Answer these questions from the forum thread on the bouncing meter below.
1. By how much does the needle seem to swing?
2. How does brucek read the meter when the needle swings?
3. Which speakers did Matt order for the front and center?

PAGE EXTRACT —
#####
# Help with bouncing meter Plz



## Guest (May 9, 2006)

Man I know this a total noob question but I truly need help reading a RS SPL. Ive had the meter for years now and really never put much effort into it with cal. a sub. My BFD arrives tomorrow and Ive begun the cal. process and I spend most of the time trying to figure out how to read the bouncing needle. I seems to swing 2-4db.
Please if any one could explain the best procedure In lamins terms I would truly appreciate it.
This is a picture of my bonus room. The SVS 20-39+ I received last week is not pictured.










Thank you so much 
Matt


----------



## brucek (Apr 11, 2006)

> seems to swing 2-4db


Yeah, kinda annoying. I just take a visual average in the middle of the swing.

If you use REW to setup your BFD and room, you won't need to read the meter.

Cool room. How's it sound?

brucek


----------



## Sonnie (Apr 11, 2006)

You gotta take the rubber band off the needle Matt.


I'm curious on your room sound too. I did a custom job in an upstairs room for a guy and we had something similar to this. I thought it sounded really good. Rodny's (anther forum member) room is pretty close to yours as well but I haven't heard his yet.


----------



## Guest (May 9, 2006)

Man my wife told me "You got to remove the $%*#ing rubber band . I said no you dont its there for a purpose. Who da thought. Thx sonnie. 
The room doesnt sound half bad to my untrained ears. I have part of the front wall, side walls and most of the rear wall covered in 2" OC 703. I might need a little more on the sloping walls. As you can see in this next pic I had the builder leave an opening between the window dormers to house my equipment. You can see part of the curtains Ive hung covering the dormers located on either side of the equipment. Im thinking about putting rolls of insulation behind those curtains to absorb so the the sound gathering in the alcoves.
My setup is Outlaw 990,Outlaw 7700, Oppo DVD, Monster AVS 2000 Voltage Stabilizer , Monster Power HTS 5100 MKII
Infocus SP5000(Great picture by the way) SVS 20-39 pc plus
For now I have Mirage speakers across the front and Def Tech UIW BP/A in walls for the surrounds. I however ordered Ascend 340se front and center today. I put the SVS on a Auralex Great GRAMMA. To help decouple it from the stage.



> If you use REW to setup your BFD and room, you won't need to read the meter


Dont you have to calibrate the two together?









Matt


----------



## Sonnie (Apr 11, 2006)

MisterG12 said:


> Dont you have to calibrate the two together?
#####
DATA PROVIDED —

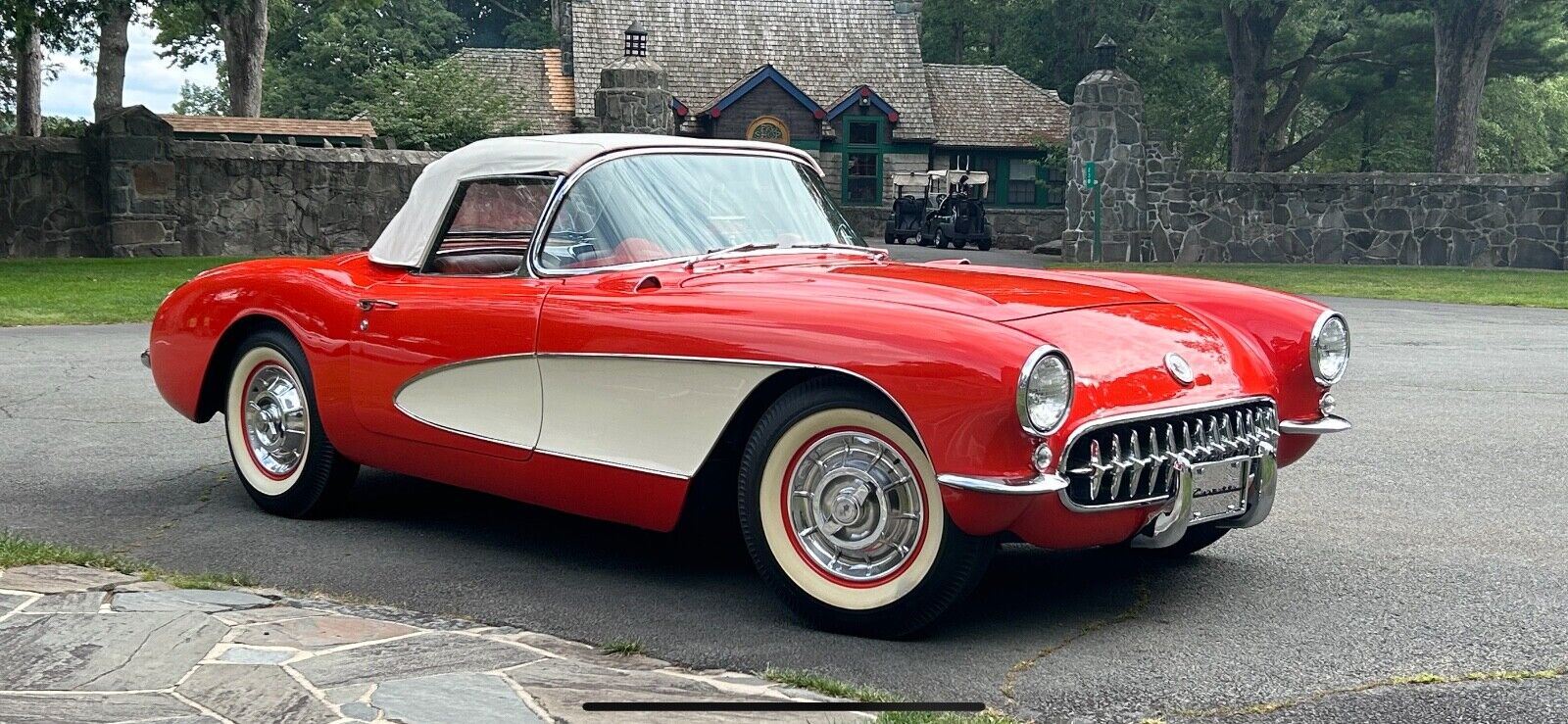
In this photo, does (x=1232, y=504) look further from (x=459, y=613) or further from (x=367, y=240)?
(x=367, y=240)

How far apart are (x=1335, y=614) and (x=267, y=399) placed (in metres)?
3.78

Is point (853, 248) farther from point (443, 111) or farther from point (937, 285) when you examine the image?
point (443, 111)

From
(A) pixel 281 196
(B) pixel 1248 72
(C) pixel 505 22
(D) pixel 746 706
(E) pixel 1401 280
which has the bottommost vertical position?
(E) pixel 1401 280

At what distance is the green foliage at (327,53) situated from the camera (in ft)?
166

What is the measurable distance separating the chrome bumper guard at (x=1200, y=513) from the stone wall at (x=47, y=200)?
21730 mm

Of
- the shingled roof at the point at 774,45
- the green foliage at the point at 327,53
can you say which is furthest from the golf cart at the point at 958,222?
the green foliage at the point at 327,53

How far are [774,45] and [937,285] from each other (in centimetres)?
4230

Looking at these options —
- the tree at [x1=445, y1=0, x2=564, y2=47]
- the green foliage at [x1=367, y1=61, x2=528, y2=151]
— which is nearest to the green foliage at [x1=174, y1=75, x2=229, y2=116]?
the tree at [x1=445, y1=0, x2=564, y2=47]

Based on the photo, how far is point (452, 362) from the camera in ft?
16.7

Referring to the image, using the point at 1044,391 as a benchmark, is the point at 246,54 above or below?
above

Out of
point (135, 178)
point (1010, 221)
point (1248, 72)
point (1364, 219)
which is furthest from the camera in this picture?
point (1010, 221)

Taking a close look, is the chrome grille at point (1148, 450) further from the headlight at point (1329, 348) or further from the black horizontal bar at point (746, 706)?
the black horizontal bar at point (746, 706)

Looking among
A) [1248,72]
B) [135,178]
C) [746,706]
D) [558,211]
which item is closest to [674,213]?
[558,211]

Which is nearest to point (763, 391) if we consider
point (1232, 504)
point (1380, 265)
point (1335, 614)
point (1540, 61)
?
point (1232, 504)
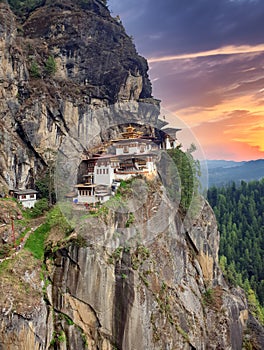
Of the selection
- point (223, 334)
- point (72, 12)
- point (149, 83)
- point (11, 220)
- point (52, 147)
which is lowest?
point (223, 334)

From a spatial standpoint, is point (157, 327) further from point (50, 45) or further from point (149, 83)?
point (149, 83)

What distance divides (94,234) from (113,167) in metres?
8.57

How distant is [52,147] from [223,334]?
22.4 metres

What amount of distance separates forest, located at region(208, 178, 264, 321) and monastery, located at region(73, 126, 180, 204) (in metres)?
18.1

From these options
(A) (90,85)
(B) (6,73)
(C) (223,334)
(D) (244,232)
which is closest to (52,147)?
(B) (6,73)

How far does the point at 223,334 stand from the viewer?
24484 mm

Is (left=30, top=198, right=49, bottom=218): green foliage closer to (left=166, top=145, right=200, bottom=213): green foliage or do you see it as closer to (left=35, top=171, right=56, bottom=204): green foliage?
(left=35, top=171, right=56, bottom=204): green foliage

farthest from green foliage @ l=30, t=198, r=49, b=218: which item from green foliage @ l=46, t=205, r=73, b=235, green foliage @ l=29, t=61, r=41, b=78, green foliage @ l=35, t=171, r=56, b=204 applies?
green foliage @ l=29, t=61, r=41, b=78

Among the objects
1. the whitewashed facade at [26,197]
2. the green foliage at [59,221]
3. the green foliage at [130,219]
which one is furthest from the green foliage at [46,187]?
the green foliage at [130,219]

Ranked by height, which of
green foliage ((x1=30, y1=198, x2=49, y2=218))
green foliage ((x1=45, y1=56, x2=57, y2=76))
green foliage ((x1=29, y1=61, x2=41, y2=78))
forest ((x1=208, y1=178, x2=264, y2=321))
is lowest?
forest ((x1=208, y1=178, x2=264, y2=321))

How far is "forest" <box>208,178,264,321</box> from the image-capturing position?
47.5 m

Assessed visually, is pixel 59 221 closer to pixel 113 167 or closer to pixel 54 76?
pixel 113 167

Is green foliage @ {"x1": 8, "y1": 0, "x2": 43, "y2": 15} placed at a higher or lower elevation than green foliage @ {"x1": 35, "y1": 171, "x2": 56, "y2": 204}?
higher

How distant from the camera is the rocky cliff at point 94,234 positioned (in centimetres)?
1648
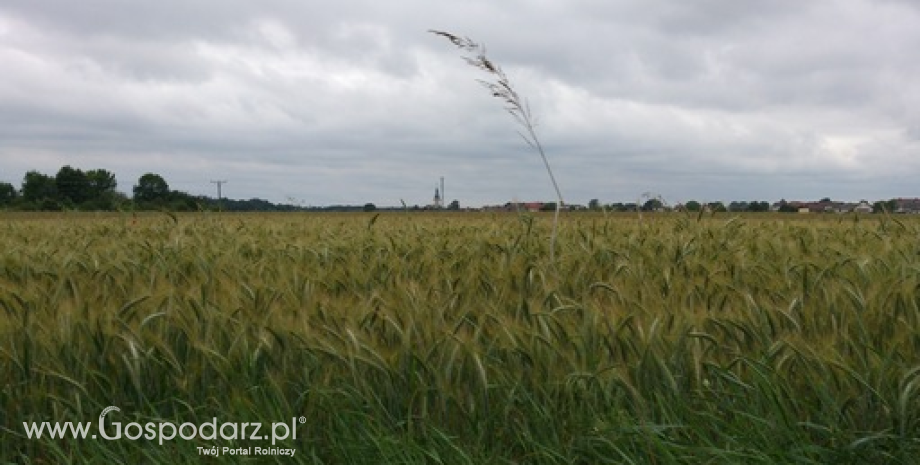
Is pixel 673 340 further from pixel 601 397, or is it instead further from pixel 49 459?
pixel 49 459

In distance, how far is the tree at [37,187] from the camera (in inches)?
2302

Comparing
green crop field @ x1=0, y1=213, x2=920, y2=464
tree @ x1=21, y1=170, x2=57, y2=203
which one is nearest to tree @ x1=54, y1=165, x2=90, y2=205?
#####
ANSWER —
1. It seems to swing 2-4 dB.
2. He takes a visual average in the middle of the swing.
3. Ascend 340se speakers.